> _Document extract_
>>>
What causes buyer’s remorse?
A lot of things can cause buyer’s remorse, but money is right up there among the biggest causes. I’m big on setting goals and mapping things out clearly before making a purchase. So on those rare occasions when I do slip up and spend like a maniac on things I haven’t budgeted for, surprise surprise, buyer’s remorse starts to creep in.
If you’re anything like me, I’m sure you can relate.
Also, buying something illegally, on credit or by incurring substantial debt can lead to buyer’s remorse, especially if it’s something that could’ve waited. When I was younger, I also realized that buying something without thinking it through properly could lead to that dreaded feeling of guilt.
Picture this, you have limited financial resources so you decide to buy a really crappy investment apartment. Only to find that two years down the line, you’re still working on repairs and upgrades and it’s doing nothing great for your finances. On the contrary. That’s definitely something you’d regret and start wishing you’d given it just a bit more thought.
Luckily for me, I’m not really a fashion person, but I can imagine that designer brands may be some people’s weakness. So, spending a considerable amount on a luxury shoe or suit could end up leading to buyer’s remorse, especially if it eats away at your savings. Even worse, you “stole” from your emergency fund to buy it to impress other people. BIG NO!!
According to research, the majority of adults in Great Britain, estimated at 82%, have regretted a purchase. When you consider that for some, it was purchasing things like food, clothing and shoes, it makes perfect sense.
Imagine spending more than half of your income on fine dining and takeaways, only to be rewarded with a poor financial standing and weight gain! To be honest, I can’t think of anything worse.
6 steps to avoid buyer’s remorse
1 – Stick to your budget
Let’s get one thing straight, this step only works if you actually have a budget to stick to in the first place. More often than not, buyer’s remorse is a result of buying something that you didn’t budget for at that particular time. Perhaps you’re still saving for it but suddenly fall into temptation and end up swiping your life away, that’s a trap you can avoid by budgeting.
2 – Have a better goal
This is such a great way to avoid buyer’s remorse because your goal becomes your sole focus and the one thing that you’re motivated to get. If you get into the habit of weighing out your options and comparing the purchase against your goal, more times than not, you’ll pick your goal.
And just like that, you’ve beat the urge to spend and in the process, found a way to avoid buyer’s remorse and that nagging feeling of guilt.
<<<
> _Raw data_
>>>
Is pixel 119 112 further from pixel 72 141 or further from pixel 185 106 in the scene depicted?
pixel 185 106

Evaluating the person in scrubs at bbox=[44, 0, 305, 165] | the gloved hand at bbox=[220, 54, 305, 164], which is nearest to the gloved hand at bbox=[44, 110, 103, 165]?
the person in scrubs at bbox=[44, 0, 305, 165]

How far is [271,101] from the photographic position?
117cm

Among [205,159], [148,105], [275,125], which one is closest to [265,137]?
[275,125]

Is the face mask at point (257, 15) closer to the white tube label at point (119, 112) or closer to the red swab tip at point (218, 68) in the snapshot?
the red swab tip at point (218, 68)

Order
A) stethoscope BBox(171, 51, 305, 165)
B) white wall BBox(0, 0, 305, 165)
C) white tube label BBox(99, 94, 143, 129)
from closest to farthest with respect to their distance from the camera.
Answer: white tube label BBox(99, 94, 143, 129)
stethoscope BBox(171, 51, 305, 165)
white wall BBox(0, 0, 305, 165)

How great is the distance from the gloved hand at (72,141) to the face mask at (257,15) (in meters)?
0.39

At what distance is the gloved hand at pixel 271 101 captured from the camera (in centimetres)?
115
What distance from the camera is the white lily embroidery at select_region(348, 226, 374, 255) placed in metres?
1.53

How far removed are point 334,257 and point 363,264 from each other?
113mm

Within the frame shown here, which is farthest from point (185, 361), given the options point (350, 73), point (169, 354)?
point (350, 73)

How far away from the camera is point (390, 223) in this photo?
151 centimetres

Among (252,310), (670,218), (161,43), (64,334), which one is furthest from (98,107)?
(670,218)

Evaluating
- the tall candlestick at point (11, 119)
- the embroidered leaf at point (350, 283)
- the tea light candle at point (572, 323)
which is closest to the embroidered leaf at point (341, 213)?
<<<
> _Exercise requirements_
A - According to the buyer's remorse text, what share of adults in Great Britain are estimated to have regretted a purchase?
B - In the buyer's remorse text, rewrite the stretch from "Picture this, you" through "bit more thought.", swapping "apartment" for "house".
C - Pick up the buyer's remorse text after its final sentence and carry it on.

> _Solved problems_
A - An estimated 82%.

B -
Picture this, you have limited financial resources so you decide to buy a really crappy investment house. Only to find that two years down the line, you’re still working on repairs and upgrades and it’s doing nothing great for your finances. On the contrary. That’s definitely something you’d regret and start wishing you’d given it just a bit more thought.

C -
3 – Learn to be happy with what you have
If you don’t adapt to a certain lifestyle and frugal or modest living to an extent, you’ll end up spending on things you don’t really need or want. The reason a lot of people end up making purchases they shouldn’t, is because they spend too much time looking at what’s out there and what they don’t have.
Trust me when I say that there’ll always be something new on the market. The truth is, you’ll never be able to keep up with trends and the latest gadgets, so don’t even bother. You can try, but you won’t succeed.
4 – Sleep on it
There’s no better way to avoid buyer’s remorse than by sleeping on it. I say this as someone who’s a sucker for a good sale. I’m not afraid to admit it. So, over the years, I’ve taught myself a trick, which is to sit on purchases for a week and almost never buy anything with the plan to return it.
It’s a really great way to avoid buyer’s remorse because you’re not buying anything on a whim. Brace yourself, it does require a lot of discipline though.
5 – Think about the time the object can save
I have a bigger issue with buying things that aren’t what I want and telling myself I’ll hack it into what I want. But if I factor how much time it will take to hack it, I’m always happier with the finished good.
6 – Stop looking up things to buy
Firstly, let me tell you something you might not have realized, marketing works! What do I mean by this? Well, the more times you see an item, the more you will lust for it. I know quite a few people spend hours on shopping sites just to pass time. That, my dear reader, is extremely dangerous.
If you keep filling up your cart, you’ll get the urge to clear it and pay for the items on one really daft day. So, to avoid buyer’s remorse, rather find a more constructive hobby than browsing through online shopping platforms.
4 steps when you are feeling buyer’s remorse
1 – Return it
Haven’t used it yet? Just take it back. Big box store return policies are hilarious. If you still have the slip and the item is still A-okay, I don’t see why you can’t take it back. Think of the time it was in your possession as a cooling off period, which is basically the time it took you to GET BACK TO YOUR SENSES and think properly again.
2 – Consider selling it
Some items will sell for almost full price online, which is great. Just make sure you don’t fall for a fraudster and end up losing your item and never getting your money. Worst case scenario. Of course, not all items are the same. If it’s a car or house, then selling it days after purchase would be a considerable loss for you. That’s the unfortunate truth.
3 – Give it away as a present
If you know someone that would appreciate it more than you and their birthday is coming up, give it to them as a present. That way, you don’t have to get them a birthday present so you sort of save. In the process, you’re ridding yourself of the guilt and misery that the item brought into your life, which is great!!! It’s a win-win situation.
4 – Just deal with it
If you spend time thinking about how bad of a purchase it was, you make it a worse buy. If your time is worth $50/hour and you complain about it for two hours, you are an extra $100 in the whole. So just deal with it and move on.
- What does buyer’s remorse mean?
Simply put, buyer’s remorse is a regretful feeling that comes after making a certain purchase. It can present itself as stress or anxiety in some cases. Although it’s a feeling that’s often associated with life-changing purchases, it’s not taboo for someone to experience buyer’s remorse after a relatively small purchase too.
- What does buyer’s remorse feel like?
Buyer’s remorse can present itself in different ways, but one thing’s for sure, it’s never a good or positive feeling. For some, it may spark a feeling of fear, guilt or anxiety and self-doubt. When you experience buyer’s remorse, you feel as though the purchase was unwarranted, which could lead you down a stressful or depressive path.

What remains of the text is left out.